One year my family and I did the entire Algonquin Park thing, complete with canoeing, portaging and sleeping with the bears – literally. It seemed every stop we made at one point in the trip, a bear came out to greet us. Until we got smart, and paddled across to an island. I don’t mind bears – if I am in a car driving past it in the distance.
Many Ontarians are pretty lucky to have Algonquin Park as a neighbour. A two-hour drive from Pearson airport near Toronto, the provincial park is about 4,741 square miles and offers “2,400 lakes and 1,200 kilometres of streams and rivers, forming a 2,000 kilometre interconnected system of routes,” writes Kevin Callan in the preface to the third addition of his book of A Paddlers Guide to Algonquin Park ($24.95, Firefly Books).
Ten new routes are included in this book that is full of stories, beautiful pictures and information about each route. There are maps, which details portages, campsites and other necessary information. I like that each route offers some valuable information: the time it takes to complete the route; portages; distance and difficulty, often with the reason why the level of difficulty is chosen that way.

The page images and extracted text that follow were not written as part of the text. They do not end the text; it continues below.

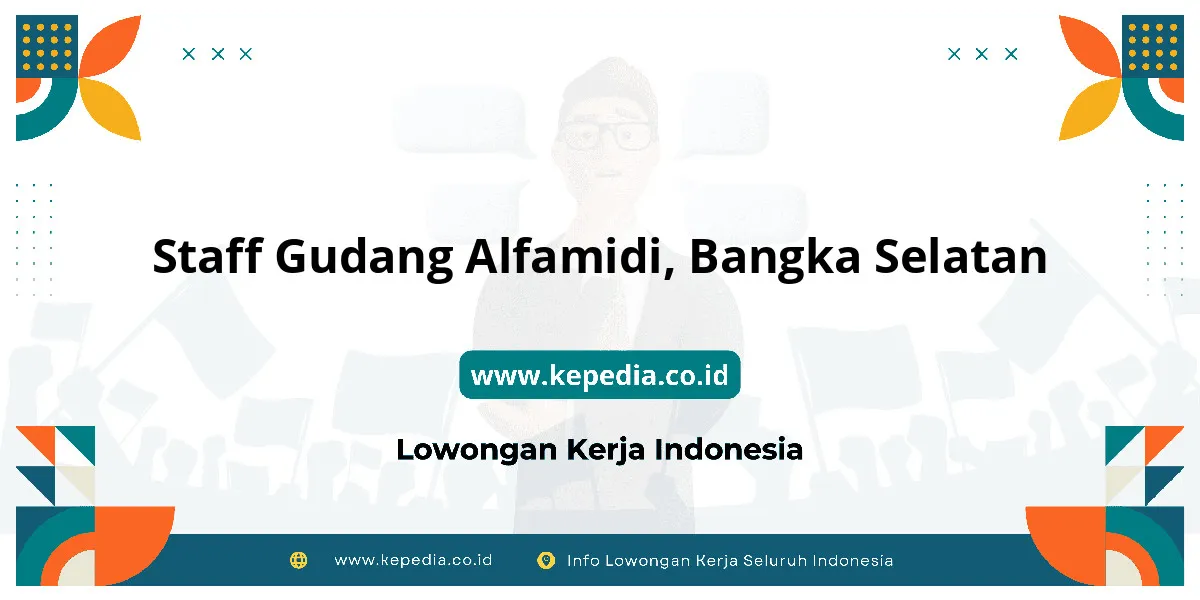 Staff Gudang Alfamidi, Bangka Selatan

www.kepedia.co.id

Lowongan Kerja Indonesia

www.kepedia.co.id Info Lowongan Kerja Seluruh Indonesia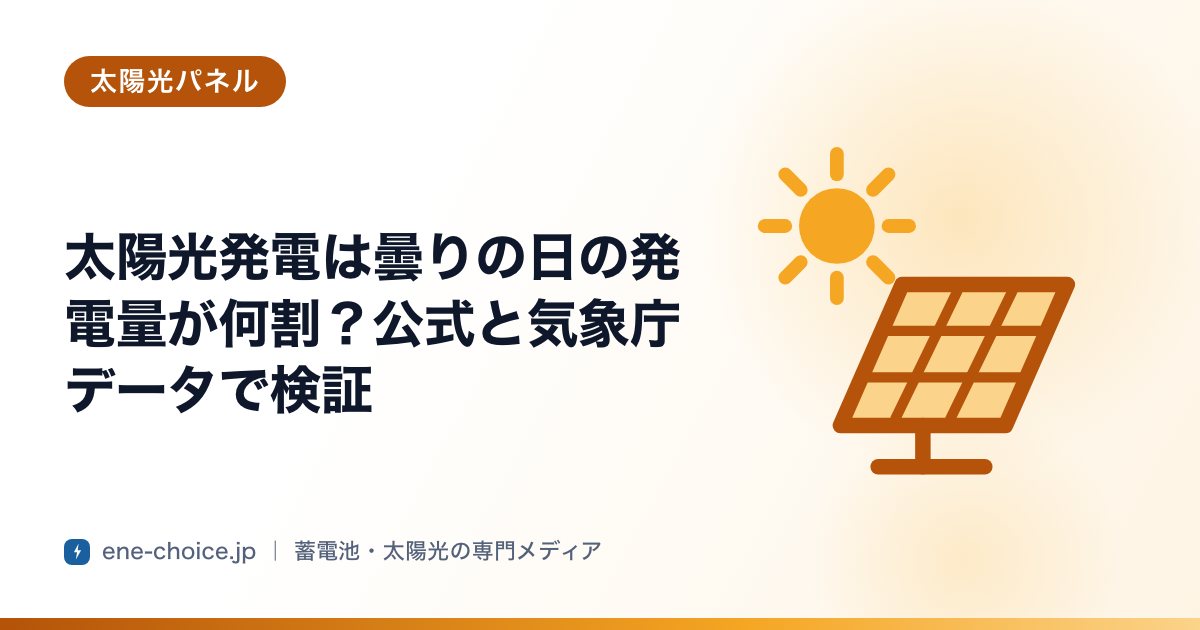 太陽光パネル

太陽光発電は曇りの日の発電量が何割？公式と気象庁データで検証

ene-choice.jp | 蓄電池・太陽光の専門メディア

While there is lots of information in this book about the routes Callan mentions, there is also a story – about the author and why he loves this part of the park, and about the location itself. You get to learn more about the person behind the book and the beautiful areas he loves.
Algonquin Park is beautiful at any time, but in the fall its spectacular as the leaves are changing colours, the days aren’t as hot, the sunsets are glorious and the water is perfect.
A copy of this book was provided by Firefly Books
for an honest review. The opinions are my own.